_Data entries_
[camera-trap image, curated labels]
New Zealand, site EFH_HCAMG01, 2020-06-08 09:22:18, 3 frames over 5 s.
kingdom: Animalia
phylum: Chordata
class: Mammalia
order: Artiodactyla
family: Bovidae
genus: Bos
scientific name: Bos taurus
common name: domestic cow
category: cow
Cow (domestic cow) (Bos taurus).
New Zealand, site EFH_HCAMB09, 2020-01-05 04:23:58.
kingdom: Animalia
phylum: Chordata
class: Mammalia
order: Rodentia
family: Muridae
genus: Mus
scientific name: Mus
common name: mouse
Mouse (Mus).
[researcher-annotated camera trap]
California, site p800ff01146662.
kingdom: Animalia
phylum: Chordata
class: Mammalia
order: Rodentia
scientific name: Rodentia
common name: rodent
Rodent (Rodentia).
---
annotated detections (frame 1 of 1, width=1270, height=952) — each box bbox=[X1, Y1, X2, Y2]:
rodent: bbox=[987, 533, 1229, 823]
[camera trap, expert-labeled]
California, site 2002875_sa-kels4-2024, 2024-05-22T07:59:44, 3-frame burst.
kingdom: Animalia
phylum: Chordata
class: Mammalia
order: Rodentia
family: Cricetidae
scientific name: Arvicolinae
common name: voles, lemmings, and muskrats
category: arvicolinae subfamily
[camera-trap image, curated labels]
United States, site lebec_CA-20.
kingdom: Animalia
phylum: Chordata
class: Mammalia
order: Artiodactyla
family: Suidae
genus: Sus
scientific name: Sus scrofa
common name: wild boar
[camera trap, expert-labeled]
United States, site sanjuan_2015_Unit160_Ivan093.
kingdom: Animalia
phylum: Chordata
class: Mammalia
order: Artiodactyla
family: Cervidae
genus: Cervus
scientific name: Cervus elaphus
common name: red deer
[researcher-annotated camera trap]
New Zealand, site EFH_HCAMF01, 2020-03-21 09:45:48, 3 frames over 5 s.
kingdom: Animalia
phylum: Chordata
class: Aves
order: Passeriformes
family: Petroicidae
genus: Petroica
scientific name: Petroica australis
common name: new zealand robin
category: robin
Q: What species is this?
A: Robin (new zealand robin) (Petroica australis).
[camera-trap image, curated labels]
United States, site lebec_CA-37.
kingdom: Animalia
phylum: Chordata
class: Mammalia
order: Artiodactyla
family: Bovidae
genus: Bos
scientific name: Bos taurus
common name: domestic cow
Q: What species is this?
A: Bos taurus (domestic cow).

_Task item_
The response should consist of the entries above, retyped exactly.

_Completed exercise_
[camera-trap image, curated labels]
New Zealand, site EFH_HCAMG01, 2020-06-08 09:22:18, 3 frames over 5 s.
kingdom: Animalia
phylum: Chordata
class: Mammalia
order: Artiodactyla
family: Bovidae
genus: Bos
scientific name: Bos taurus
common name: domestic cow
category: cow
Cow (domestic cow) (Bos taurus).
New Zealand, site EFH_HCAMB09, 2020-01-05 04:23:58.
kingdom: Animalia
phylum: Chordata
class: Mammalia
order: Rodentia
family: Muridae
genus: Mus
scientific name: Mus
common name: mouse
Mouse (Mus).
[researcher-annotated camera trap]
California, site p800ff01146662.
kingdom: Animalia
phylum: Chordata
class: Mammalia
order: Rodentia
scientific name: Rodentia
common name: rodent
Rodent (Rodentia).
---
annotated detections (frame 1 of 1, width=1270, height=952) — each box bbox=[X1, Y1, X2, Y2]:
rodent: bbox=[987, 533, 1229, 823]
[camera trap, expert-labeled]
California, site 2002875_sa-kels4-2024, 2024-05-22T07:59:44, 3-frame burst.
kingdom: Animalia
phylum: Chordata
class: Mammalia
order: Rodentia
family: Cricetidae
scientific name: Arvicolinae
common name: voles, lemmings, and muskrats
category: arvicolinae subfamily
[camera-trap image, curated labels]
United States, site lebec_CA-20.
kingdom: Animalia
phylum: Chordata
class: Mammalia
order: Artiodactyla
family: Suidae
genus: Sus
scientific name: Sus scrofa
common name: wild boar
[camera trap, expert-labeled]
United States, site sanjuan_2015_Unit160_Ivan093.
kingdom: Animalia
phylum: Chordata
class: Mammalia
order: Artiodactyla
family: Cervidae
genus: Cervus
scientific name: Cervus elaphus
common name: red deer
[researcher-annotated camera trap]
New Zealand, site EFH_HCAMF01, 2020-03-21 09:45:48, 3 frames over 5 s.
kingdom: Animalia
phylum: Chordata
class: Aves
order: Passeriformes
family: Petroicidae
genus: Petroica
scientific name: Petroica australis
common name: new zealand robin
category: robin
Q: What species is this?
A: Robin (new zealand robin) (Petroica australis).
[camera-trap image, curated labels]
United States, site lebec_CA-37.
kingdom: Animalia
phylum: Chordata
class: Mammalia
order: Artiodactyla
family: Bovidae
genus: Bos
scientific name: Bos taurus
common name: domestic cow
Q: What species is this?
A: Bos taurus (domestic cow).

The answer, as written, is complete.